● 課題
#1 日中友好大学生訪中団に関する本文から、友好協会分団に学生を送った大学をすべて挙げ、それぞれの人数も添えてください。
#2 日中友好大学生訪中団に関する本文をもとに、次の問いに答えてください。
(a) 訪中団が派遣された期間はいつからいつまでですか。
(b) 「千人交流大会」はいつ、どこで開かれましたか。
(c) 結団式で学生代表として挨拶したのは誰ですか。
#3 日中友好大学生訪中団に関する本文を2文で要約してください。

2017日中友好大学生訪中団 ― 友好協会分団

公益社団法人日本中国友好協会(以下、(公社)日中友好協会)は中国政府の要請を受け、北京市人民対外友好協会(以下、北京市対友協)との協議により、8月27日から9月2日までの6泊7日、北京―成都へ「2017日中友好大学生訪中団」を派遣した。日本の大学生が中国の大学生と実際に交流することで相互理解を深め、中国の生活文化に直接触れ、より客観的に中国を理解することを目的とする。 今年は日中国交正常化45周年であることから、訪中団の枠を拡大。日本からは当協会を含めた6団体(早稲田孔子学院、大阪総領事館、亜細亜大学、少林寺拳法連盟、日中文化交流協会)が派遣する、約500名の「日中友好大学生訪中団」となった(当協会分団名は「友好協会分団」)。友好協会分団は、宇都宮徳一郎団長(当協会副会長)、山岸清子秘書長(当協会事業部長)、事務局6名、学習院大学(10名)、昭和女子大学(20名)、中央大学(10名)、東京大学(19名)、東京外国語大学(5名)、東京女子大学(9名)、山口大学(26名)の総勢107名の構成となった。6分団は各々のプログラムの他、8月29日に北京大学に集い、中国の大学生500名と共に「千人交流大会」に参加した。

(以下、友好協会分団概要)

出発前日、成田空港近くのホテルで事前研修会を行った。訪中団概要説明、各大学班長挨拶、学生代表選出等を行い、「今、日本の大学生として訪中する意義」として設けた講義で、当協会橋本逸男副会長(元上海領事)は「自分の目で見、自分の頭で考え、自分の意見を持ってほしい。ひとつの考えに凝り固まることなく、公平な視点を持つことが大切」と語った。夜の結団式では、宇都宮団長より「多くを見、多くを聞き、多くを学んできてほしい」と期待が述べられ、学生代表の依田有里佳さん(東京女子大学4年)は「大学1年の頃から日中友好にどのように関われるかを考えながら過ごしてきた。今回の訪中で出会った仲間と今後もつながり続けたい」と挨拶した。

● 記録抜粋
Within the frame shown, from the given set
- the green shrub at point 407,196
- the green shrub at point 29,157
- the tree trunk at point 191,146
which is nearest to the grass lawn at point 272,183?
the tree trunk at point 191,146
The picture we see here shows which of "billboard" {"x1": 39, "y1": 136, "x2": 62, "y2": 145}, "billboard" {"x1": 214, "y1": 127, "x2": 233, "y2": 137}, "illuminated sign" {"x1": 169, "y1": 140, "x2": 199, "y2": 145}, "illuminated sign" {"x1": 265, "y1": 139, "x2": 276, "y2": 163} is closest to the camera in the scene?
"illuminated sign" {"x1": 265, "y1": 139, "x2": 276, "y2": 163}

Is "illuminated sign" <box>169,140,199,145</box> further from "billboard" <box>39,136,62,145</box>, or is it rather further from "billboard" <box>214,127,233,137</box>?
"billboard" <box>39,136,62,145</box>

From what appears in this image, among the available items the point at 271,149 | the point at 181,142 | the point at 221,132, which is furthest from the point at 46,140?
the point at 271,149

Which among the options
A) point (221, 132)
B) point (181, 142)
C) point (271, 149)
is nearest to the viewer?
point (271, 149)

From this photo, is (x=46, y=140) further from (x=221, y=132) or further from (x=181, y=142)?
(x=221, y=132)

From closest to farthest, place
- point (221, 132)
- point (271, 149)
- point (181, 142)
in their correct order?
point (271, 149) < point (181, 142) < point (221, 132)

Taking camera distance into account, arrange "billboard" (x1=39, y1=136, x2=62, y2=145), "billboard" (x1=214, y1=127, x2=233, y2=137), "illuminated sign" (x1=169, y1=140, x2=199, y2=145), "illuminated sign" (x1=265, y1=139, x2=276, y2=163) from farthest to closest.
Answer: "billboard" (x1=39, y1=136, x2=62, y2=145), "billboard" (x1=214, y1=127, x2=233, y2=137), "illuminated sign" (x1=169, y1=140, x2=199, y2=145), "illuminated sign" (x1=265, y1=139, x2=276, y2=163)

● 解答例
#1
学習院大学(10名)
昭和女子大学(20名)
中央大学(10名)
東京大学(19名)
東京外国語大学(5名)
東京女子大学(9名)
山口大学(26名)

#2
(a) 8月27日から9月2日までの6泊7日
(b) 8月29日、北京大学
(c) 依田有里佳さん(東京女子大学4年)

#3 公益社団法人日本中国友好協会は中国政府の要請を受け、8月27日から9月2日まで北京と成都へ「2017日中友好大学生訪中団」を派遣し、日中国交正常化45周年に当たることから枠を拡大して、6団体による約500名の訪中団となった。同協会の「友好協会分団」は7大学の学生を含む総勢107名で構成され、出発前日に成田空港近くのホテルで事前研修会と結団式を行った。